— А кто собирается возвращаться?
— Ну смотри, какой в этом смысл для исследователя, если нельзя вернуться? Или для коммерческого применения? В какую бы сторону ты ни прыгнул, деньги твои там — не деньги, а связаться с тем временем, откуда ты прибыл, ты не сможешь. Нет оборудования. А оборудования и энергии на это надо много, уж ты мне поверь. Мы, например, получали энергию от генераторов Арко. Дорогое удовольствие… Это — ещё один недостаток.
— А ведь вернуться можно, — предположил я, — с помощью Холодного Сна.
— Да? Это
— И всё равно нашлись бы люди, готовые попробовать ради самого эксперимента. Неужели никто не рискнул?
Чак опять огляделся по сторонам.
— Я и так наболтал тут лишнего…
— Ну, так ещё чуть-чуть уже не повредит.
— Я думаю, что рискнули трое. Я думаю. Первым стал один преподаватель. Я был в лаборатории, когда пришел Твитч с этим гусем, Лео Винсентом. Твитч сказал, что я могу идти домой. Я поошивался на улице, и вскоре Твитч вышел, а этот Лео Винсент — нет. Насколько мне известно, он ещё там. В Боулдере он после этого не преподавал, это точно.
— А ещё двое?
— Студенты. Вошли они все вместе, а вышел один Твитч. Но один студент явился в аудиторию на другой день, а второго не было целую неделю. Вот сам и прикинь.
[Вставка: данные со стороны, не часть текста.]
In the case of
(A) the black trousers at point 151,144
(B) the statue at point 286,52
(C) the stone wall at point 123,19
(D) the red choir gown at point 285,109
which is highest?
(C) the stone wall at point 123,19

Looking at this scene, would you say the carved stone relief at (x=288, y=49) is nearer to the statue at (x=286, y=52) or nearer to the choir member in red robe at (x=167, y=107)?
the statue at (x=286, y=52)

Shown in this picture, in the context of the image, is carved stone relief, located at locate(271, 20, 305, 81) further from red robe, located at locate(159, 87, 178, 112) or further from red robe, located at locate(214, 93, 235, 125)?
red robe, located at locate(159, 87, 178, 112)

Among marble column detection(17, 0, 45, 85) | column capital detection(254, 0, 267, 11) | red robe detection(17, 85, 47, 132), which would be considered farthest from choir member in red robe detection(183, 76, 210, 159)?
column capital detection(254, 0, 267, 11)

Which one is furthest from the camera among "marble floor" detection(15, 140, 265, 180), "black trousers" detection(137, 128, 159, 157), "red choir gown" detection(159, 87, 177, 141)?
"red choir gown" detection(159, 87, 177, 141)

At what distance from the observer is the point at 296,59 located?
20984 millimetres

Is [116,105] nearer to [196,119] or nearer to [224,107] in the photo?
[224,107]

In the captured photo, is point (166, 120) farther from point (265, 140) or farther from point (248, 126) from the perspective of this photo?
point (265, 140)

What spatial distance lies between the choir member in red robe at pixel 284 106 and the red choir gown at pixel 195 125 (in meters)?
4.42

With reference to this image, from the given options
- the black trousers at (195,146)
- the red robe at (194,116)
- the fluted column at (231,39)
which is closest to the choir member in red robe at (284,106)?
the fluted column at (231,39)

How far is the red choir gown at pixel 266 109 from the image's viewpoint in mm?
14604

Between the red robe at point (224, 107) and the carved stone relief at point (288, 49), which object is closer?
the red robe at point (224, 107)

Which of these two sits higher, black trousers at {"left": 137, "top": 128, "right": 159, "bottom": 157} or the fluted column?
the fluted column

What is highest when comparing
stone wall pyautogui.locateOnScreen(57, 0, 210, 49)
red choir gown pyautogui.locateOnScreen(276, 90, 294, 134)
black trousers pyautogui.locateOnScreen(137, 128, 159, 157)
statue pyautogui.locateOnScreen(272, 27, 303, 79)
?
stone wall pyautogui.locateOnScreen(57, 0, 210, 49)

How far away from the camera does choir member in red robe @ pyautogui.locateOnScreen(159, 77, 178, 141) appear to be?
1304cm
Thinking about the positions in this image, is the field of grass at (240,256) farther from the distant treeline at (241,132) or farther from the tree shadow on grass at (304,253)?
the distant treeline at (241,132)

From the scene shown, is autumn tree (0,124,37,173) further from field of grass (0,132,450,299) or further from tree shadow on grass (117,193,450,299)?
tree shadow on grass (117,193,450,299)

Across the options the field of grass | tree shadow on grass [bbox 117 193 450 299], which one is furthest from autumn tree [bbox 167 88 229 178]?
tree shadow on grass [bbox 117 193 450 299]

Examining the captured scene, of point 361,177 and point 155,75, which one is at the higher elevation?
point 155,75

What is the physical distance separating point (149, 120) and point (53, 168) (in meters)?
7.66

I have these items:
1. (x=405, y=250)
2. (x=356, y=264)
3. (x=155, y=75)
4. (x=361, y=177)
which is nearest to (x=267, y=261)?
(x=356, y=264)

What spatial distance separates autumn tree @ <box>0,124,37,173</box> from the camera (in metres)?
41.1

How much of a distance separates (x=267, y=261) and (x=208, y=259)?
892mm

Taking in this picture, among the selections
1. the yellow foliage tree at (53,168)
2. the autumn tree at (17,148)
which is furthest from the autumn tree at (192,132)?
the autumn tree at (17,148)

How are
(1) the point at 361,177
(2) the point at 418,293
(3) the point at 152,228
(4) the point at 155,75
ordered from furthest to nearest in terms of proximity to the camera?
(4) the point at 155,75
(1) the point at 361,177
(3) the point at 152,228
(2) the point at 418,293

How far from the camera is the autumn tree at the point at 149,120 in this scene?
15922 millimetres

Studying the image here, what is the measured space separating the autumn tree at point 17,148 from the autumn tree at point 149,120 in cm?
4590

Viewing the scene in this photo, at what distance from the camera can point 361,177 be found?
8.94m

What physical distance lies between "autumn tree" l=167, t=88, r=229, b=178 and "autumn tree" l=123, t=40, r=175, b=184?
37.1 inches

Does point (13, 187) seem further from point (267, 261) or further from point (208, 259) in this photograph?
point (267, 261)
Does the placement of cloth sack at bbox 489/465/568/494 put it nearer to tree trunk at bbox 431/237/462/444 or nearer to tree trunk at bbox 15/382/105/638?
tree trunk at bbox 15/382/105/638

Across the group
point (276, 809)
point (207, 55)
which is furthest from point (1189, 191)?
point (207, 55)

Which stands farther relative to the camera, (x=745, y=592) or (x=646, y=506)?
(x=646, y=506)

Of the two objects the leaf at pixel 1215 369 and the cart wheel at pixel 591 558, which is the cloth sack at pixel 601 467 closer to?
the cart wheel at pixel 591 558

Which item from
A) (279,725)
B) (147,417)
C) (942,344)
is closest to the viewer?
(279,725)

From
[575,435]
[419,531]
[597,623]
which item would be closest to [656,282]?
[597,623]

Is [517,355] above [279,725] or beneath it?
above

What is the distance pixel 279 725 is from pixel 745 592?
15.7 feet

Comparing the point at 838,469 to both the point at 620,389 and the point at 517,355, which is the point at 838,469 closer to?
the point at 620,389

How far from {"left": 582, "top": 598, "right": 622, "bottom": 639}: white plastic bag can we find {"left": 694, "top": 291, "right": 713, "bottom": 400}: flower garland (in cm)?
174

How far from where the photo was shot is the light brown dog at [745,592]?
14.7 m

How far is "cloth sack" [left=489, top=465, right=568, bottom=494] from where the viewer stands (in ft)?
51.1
— Ну, а ты сам не чувствуешь искушения?
— Я? У меня что, голова квадратная? Твитч настаивал, говорил, что это просто мой долг перед наукой. Но я сказал: нет уж, спасибо, благодарю покорно, я лучше пойду пивка попью. Вот если о н захочет — я что ж, я пожалуйста: на кнопочку-то я нажму с удовольствием.
— А я бы рискнул. Я бы разобрался в том, что меня мучает… а потом вернулся бы с помощью Холодного Сна. По-моему, дело того стоит.
Чак глубоко вздохнул.
— Всё, дружок, хватит тебе пива на сегодня, больше не получишь: ты уже пьян. Ты меня совсем не слушаешь. Во-первых, — он начал рисовать большие цифры пивом по столу, — неизвестно, попадёшь ли ты в прошлое. Вместо этого можешь залететь в будущее.
— Ну что ж, риск — дело благородное. Нынешнее время нравится мне гораздо больше, чем то, моё. Может, лет через тридцать понравится ещё больше…
— О'кей, можешь опять воспользоваться Долгим Сном: это безопасней. Или просто сиди, не дергайся и жди, пока это время наступит. Я так и собираюсь сделать. Только перестань перебивать. Во-вторых, даже если тебя забросит в прошлое, ты можешь здорово промахнуться по 1970-му: насколько я понимаю, Твитч работал вслепую, никакой калибровки у него не было. Я, правда, был просто подай-принеси… В-третьих, лаборатория эта построена в 1980-м на том месте, где раньше была сосновая роща. Предположим, что очутишься в этом месте десятью годами раньше, чем она была построена, прямо на том месте, где торчит ствол одной из сосен? Взрыв будет — как от кобальтовой бомбы. Жаль, что ты этого не увидишь.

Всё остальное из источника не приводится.